The personal cost to those, especially women, who yield to the notion that they can't understand math is well known. The social cost of widespread innumeracy is being paid daily. Low productivity is bad enough, but there's also counterproductivity in the belief and cash that go into medical quackery, parapsychology, astrology, and various forms of gambling that seem so seductive.

Paulos approaches his goal indirectly. ``Whence Innumeracy?'' the chapter that suggests means for correcting the problem, is the fourth of five. He says that too few teachers love math, find it fun, and have a passion to share it with their students. A root cause of this is an antimathematical bias affecting the selection and education of teachers. Too many teachers with this bias arrive in our elementary and high schools, where the attitudes toward math of all but a few are set. (Another factor is psychological, as expressed in the desire to pursue personalized mystical sources of truth, like the I Ching or Tarot cards. The result is an unnecessarily high proportion of innumerates among graduates.)

Paulos offers suggestions such as certifying retired engineers and scientists to teach math; employing roving math specialists, whose job is to make math fun at least some of the time; and, more radically, swapping teachers between elementary schools and colleges. His purpose is to get readers involved in the problem, to convince them of the need to act.
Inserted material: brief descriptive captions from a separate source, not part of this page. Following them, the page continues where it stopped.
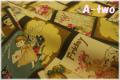 YUWA Weekly ダークブラウン 116333-C (約110cm幅×50cm)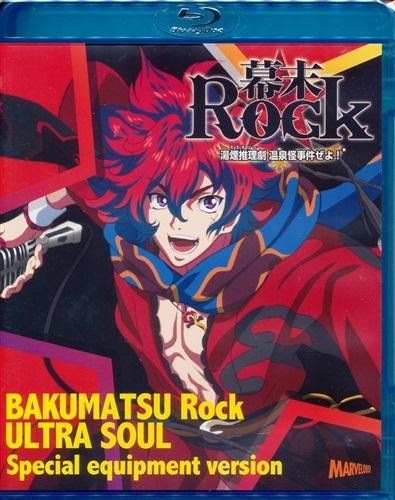 постер аниме Рок эпохи Бакумацу OVA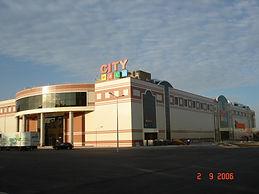 Karaganda Shopping Center, Kazahstan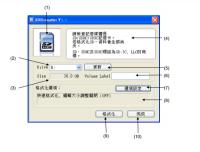 SDFormatter:讓你正確地格式化你的SD卡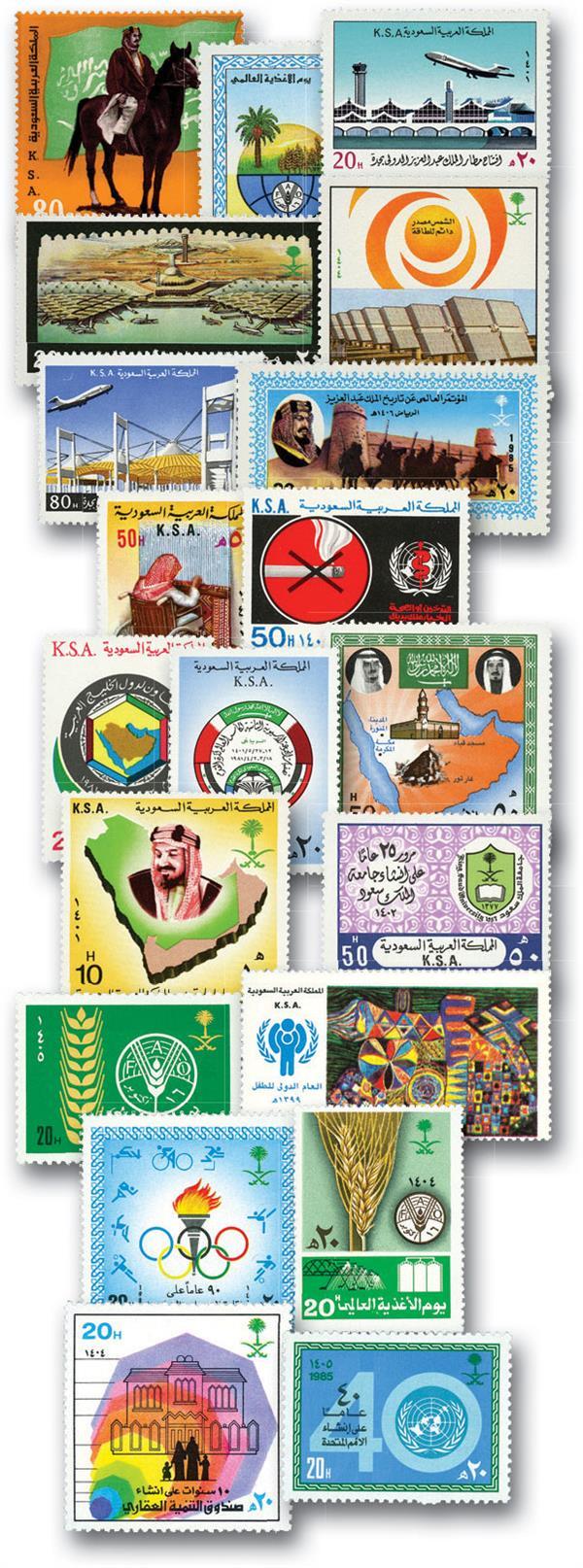 1980-86 Saudi Arabia Mint Stamps; 77 Different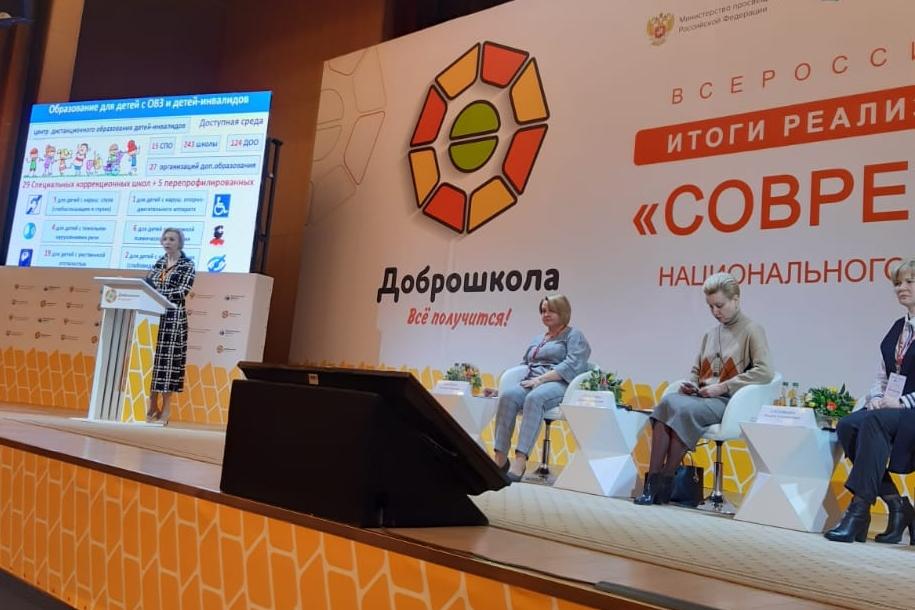 Ростовская область поделилась опытом реализации нацпроекта «Образование» в части поддержки детей с особенностями здоровья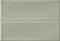 Carrelage pour mur en faïence brillante CALX larg.10cm long.30cm coloris sabbia - Gedimat.fr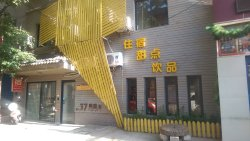 Xinglong No.37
The most important thing, he says, is to get students to connect mathematical manipulative skills with real world problems. ``Students should do numerous problems, some practical, some fanciful.''

You might expect a book about mathematics to be loaded with formulas and abstract reasoning. Paulos avoids this, presenting his concepts entirely in words. Such hitherto abstruse topics as conditional probability, or permutations and combinations, are treated in a brief, entertaining, and comprehensible way without use of a single equation.

Should you read ``Innumeracy'' if you enjoy reading math problems and reasoning them out? Yes, it's fun.

Should you read it if you think you hate math and are turned off by math problems? Yes, you may even get turned on.